STATED PROBLEM
Rewrite the material below, changing every "finger" to "fingertip" and keeping everything else the same. Leave out the pictures.

═══ MATERIAL

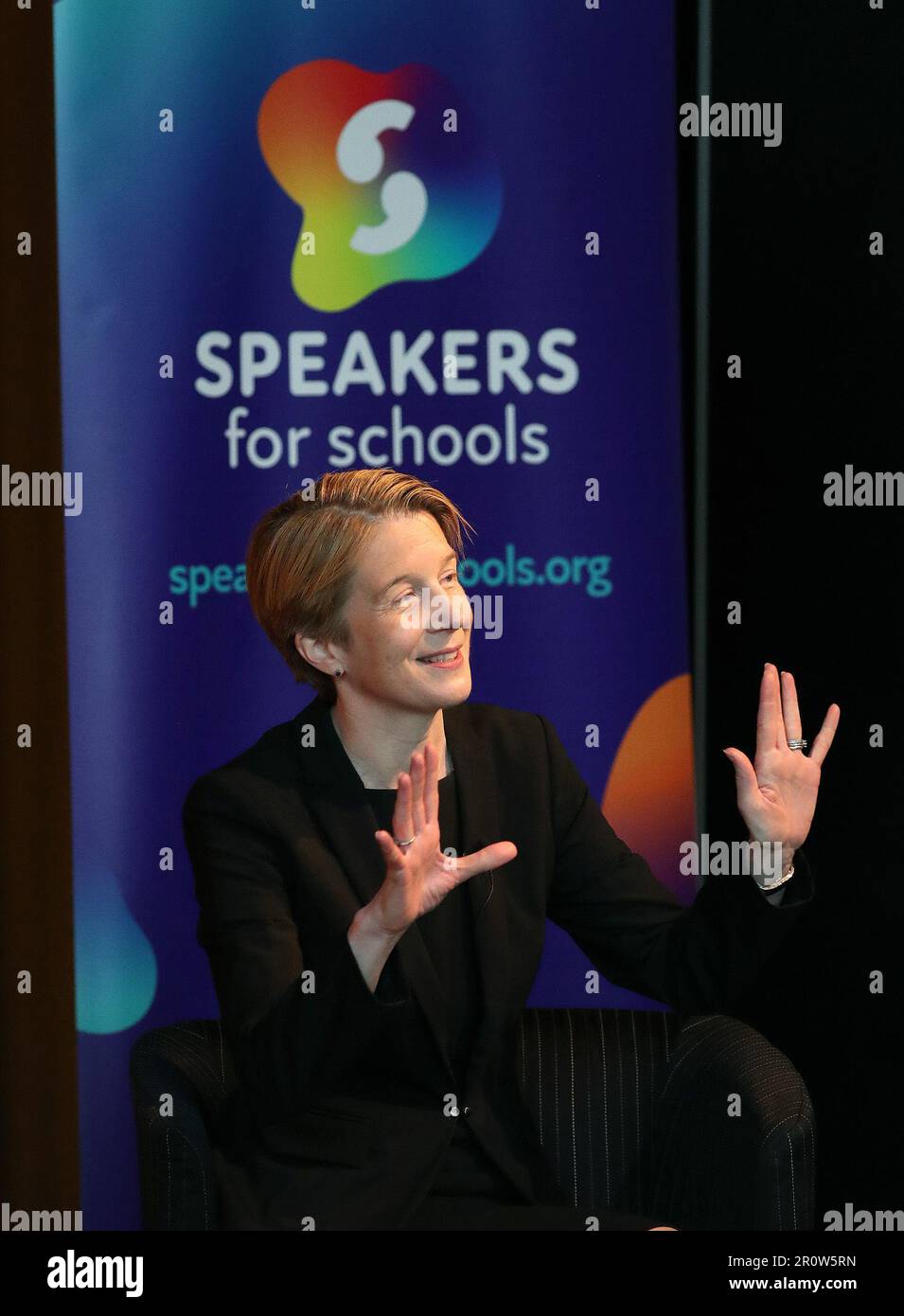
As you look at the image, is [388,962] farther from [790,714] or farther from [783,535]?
[783,535]

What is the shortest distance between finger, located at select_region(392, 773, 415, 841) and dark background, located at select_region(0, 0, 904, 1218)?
137cm

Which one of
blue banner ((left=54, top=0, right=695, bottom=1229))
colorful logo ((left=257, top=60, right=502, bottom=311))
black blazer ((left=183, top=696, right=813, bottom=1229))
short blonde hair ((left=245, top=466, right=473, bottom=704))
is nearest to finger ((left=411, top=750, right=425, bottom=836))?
black blazer ((left=183, top=696, right=813, bottom=1229))

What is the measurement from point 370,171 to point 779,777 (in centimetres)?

══════

CORRECT RESULT
As you look at the image, is [388,962] farther from [790,714] or farther from [783,535]?
[783,535]

What is the shortest distance between fingertip, located at select_region(392, 773, 415, 841) and dark background, located at select_region(0, 0, 904, 1218)?
137cm

Which one of
blue banner ((left=54, top=0, right=695, bottom=1229))
colorful logo ((left=257, top=60, right=502, bottom=311))
black blazer ((left=183, top=696, right=813, bottom=1229))
short blonde hair ((left=245, top=466, right=473, bottom=704))
is nearest to fingertip ((left=411, top=750, right=425, bottom=836))?
black blazer ((left=183, top=696, right=813, bottom=1229))

What is the measurement from point 370,171 to point 779,777 (in centimetres)?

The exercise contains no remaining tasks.